The method for manufacturing the prepreg is not particularly limited and it is possible to apply various known methods. Examples thereof include a method including a step of impregnating the varnish described above into a sheet-like fiber base material to obtain an impregnated body and a step of heating the obtained impregnated body and drying the solvent included in the varnish.
It is possible to carry out the impregnation of the varnish into the sheet-like fiber base material, for example, by coating a predetermined amount of varnish on the sheet-like fiber base material by a known method such as spray coating, dip coating, roll coating, curtain coating, die coating, and slit coating, overlaying a protective film thereon as necessary, and carrying out pressing with a roller or the like thereon from the upper side.
In addition, the step of heating the impregnated body and drying the solvent included in the varnish described above is not particularly limited and examples thereof include a method such as batchwise drying in air or nitrogen with a blower dryer or drying by heating in a heating furnace in a subsequent step.
In the present embodiment, after the varnish is impregnated into the sheet-like fiber base material, the obtained impregnated body is heated to a predetermined temperature to evaporate the solvent included in the varnish to obtain a prepreg.
As the fibers of the sheet-like fiber base material according to the present embodiment, it is possible to use inorganic and/or organic fibers without particular limitation and examples thereof include organic fibers such as polyethylene terephthalate (PET) fibers, aramid fibers, ultra-high molecular polyethylene fibers, polyamide (nylon) fibers, and liquid crystal polyester fibers; inorganic fibers such as glass fibers, carbon fibers, alumina fibers, tungsten fibers, molybdenum fibers, titanium fibers, steel fibers, boron fibers, silicon carbide fibers, and silica fibers, and the like.

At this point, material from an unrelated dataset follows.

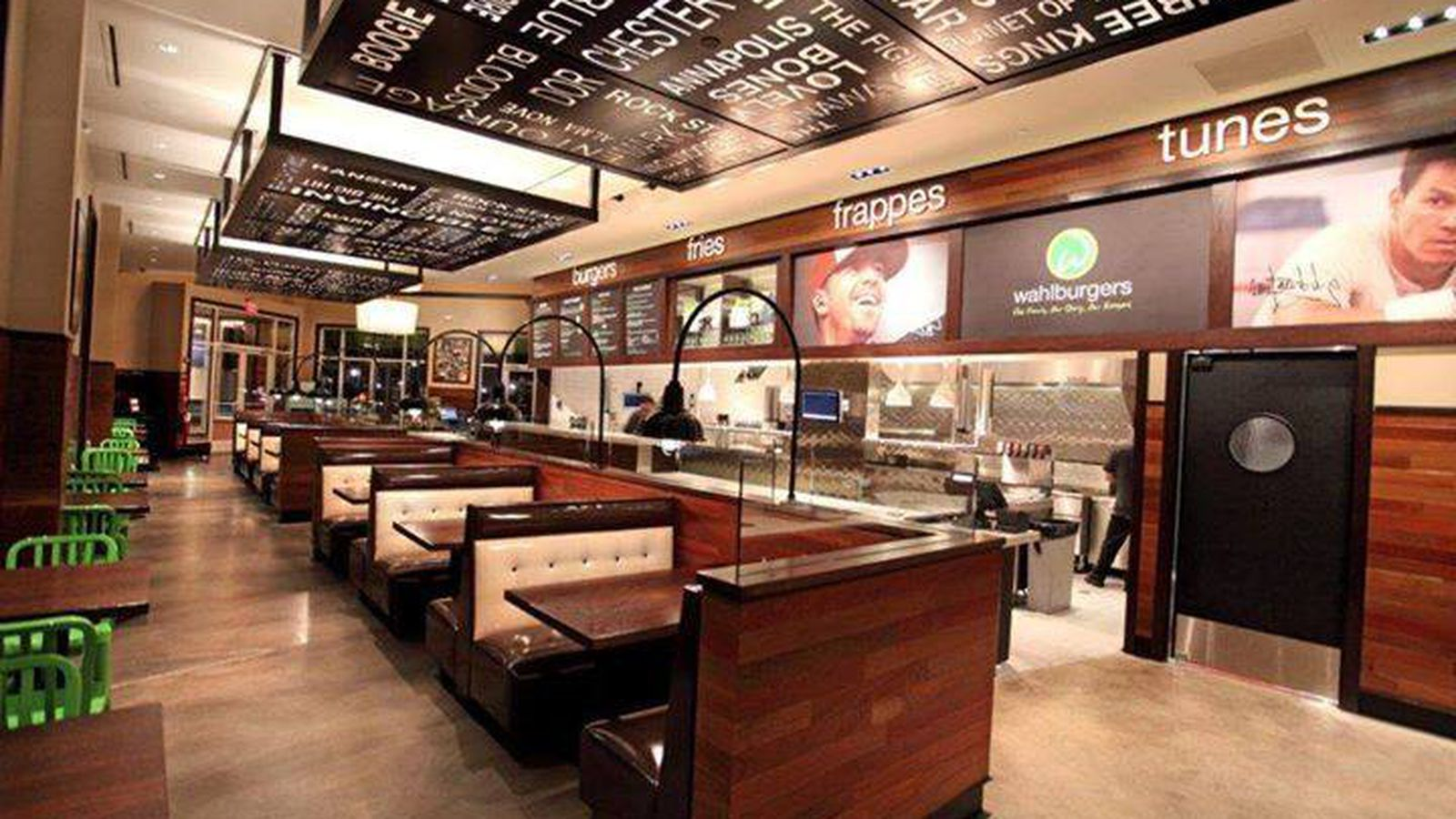 Mark Wahlberg Brings La S First Wahlburgers Location To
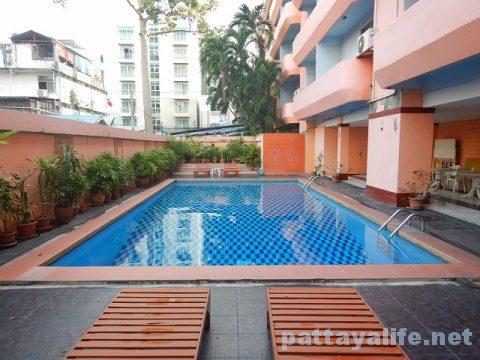 クイーンパタヤホテル Queen Pattaya Hotel (32)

Among these, organic fibers and glass fibers are preferable and aramid fibers, liquid crystal polyester fibers, and glass fibers are preferable. Examples of glass fibers include E glass, NE glass, S glass, D glass, H glass, T glass, and the like.
Impregnation of the varnish into the sheet-like fiber base material is carried out, for example, by immersion and coating. The impregnation may be repeated a plurality of times as necessary.
These sheet-like fiber base materials are able to be used singly or in a combination of two or more and the usage amount of the sheet-like fiber base material is appropriately selected according to demands, but it is usually in a range of 10 to 90% by mass in the prepreg or laminate, preferably 20 to 80% by mass, and more preferably 30 to 70% by mass. Within this range, the dielectric characteristics and the mechanical strength of the obtained laminate are highly balanced, which is preferable.
The thickness of the prepreg according to the present embodiment is appropriately selected according to the purpose of use, but is usually 0.001 to 10 mm, preferably 0.005 to 1 mm, and more preferably 0.01 to 0.5 mm. Within this range, the shaping properties at the time of lamination and the properties such as mechanical strength and toughness of the laminate obtained by curing are sufficiently exhibited, which is preferable.
The cyclic olefin copolymer (P) according to the present embodiment or the cyclic olefin-based resin composition according to the present embodiment is excellent in dielectric characteristics, heat resistance, mechanical properties and the like and is thus able to be suitably used for a circuit substrate.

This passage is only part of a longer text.